Cet homme de 35 ans, qui revendique haut et fort sa dignité, n'est pas du genre à demander humblement la charité. Mince, le visage entouré d'une barbe clairsemée, le regard intense, il est habitué à la dure. Accoutumé aussi à ne pas manger tous les jours. Après avoir passé son enfance dans les Ardennes, Djilalli s'est perdu dans les méandres d'une vie précaire, passant plusieurs années dans la région parisienne, puis à Angers, avant d'échouer à Tours voici un an, sans plus aucun contact avec sa famille. Et sans toit.

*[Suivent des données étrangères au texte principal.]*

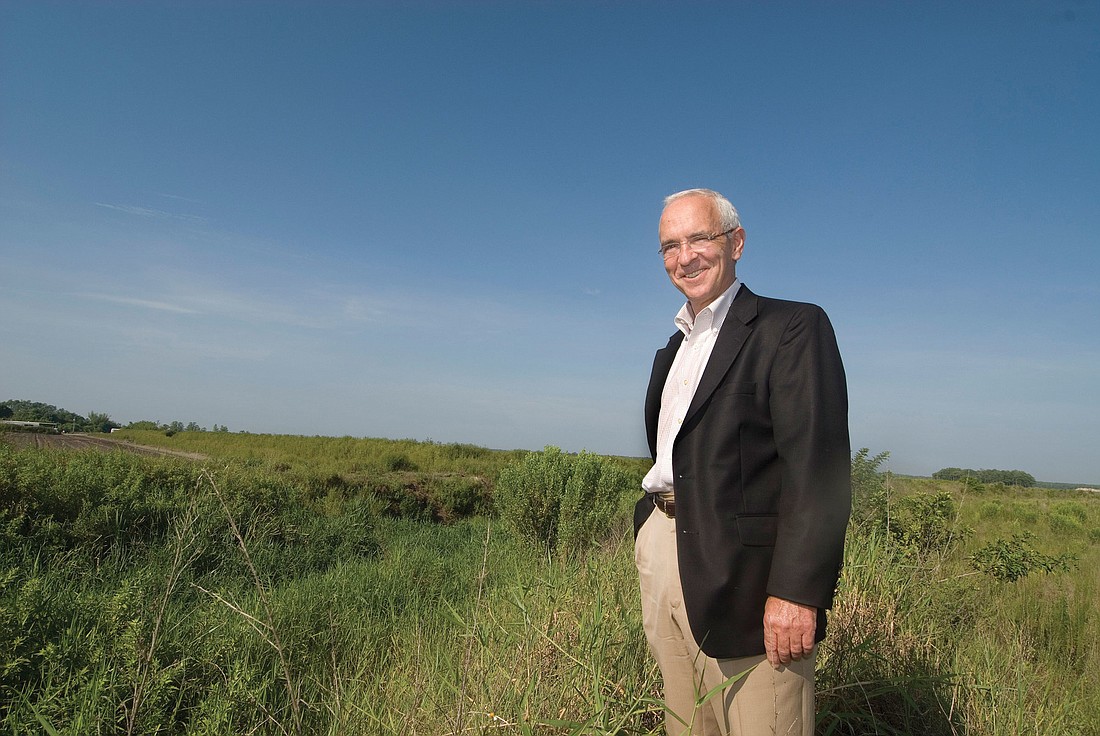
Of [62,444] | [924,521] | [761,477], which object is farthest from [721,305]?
[62,444]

Djilalli, refuse pourtant d'être étiqueté clochard. « Je ne fais pas la manche », se défend-il. Et d'expliquer : « En été, je travaille en intérim dans des entreprises de déménagement et de manutention. » Quand il n'effectue pas ce travail précaire, il perçoit l'ASS (Allocation spécifique de solidarité) de 2.200 F et un minuscule complément de RMI (170 F en février).
Avec ça, pas question de payer un loyer dans le privé. Les foyers d'hébergement qu'il a connus ne lui conviennent guère. Djilalli prétend bien s'entendre avec les autres, mais il est rétif au régime disciplinaire des foyers : « Les corvées étaient toujours pour moi… » Restent les logements réservés à l'urgence sociale. « J'ai fait les premières démarches en novembre dernier, mais je ne vois toujours rien venir », s'impatiente Djilalli en parlant de « promesses non tenues ».
À la mairie, certains contacts avec les élus ont été assez orageux, le sourcilleux demandeur ne s'embarrassant pas de ronds de jambes. On l'a même vu placarder de cruelles formules politiques en période électorale. D'où l'intervention des policiers municipaux..
L'adjointe en charge de son dossier, Annie Conin, avoue un certain découragement : « Il ne veut pas les foyers et je ne peux pas le mettre en HLM, étant donné son comportement qui présente des risques pour le voisinage. Je cherche une solution, ce n'est pas facile. » Le dialogue engagé vaille que vaille est retombé au point mort.
En attendant, Djilalli Imchal continue de loger dans ses cartons.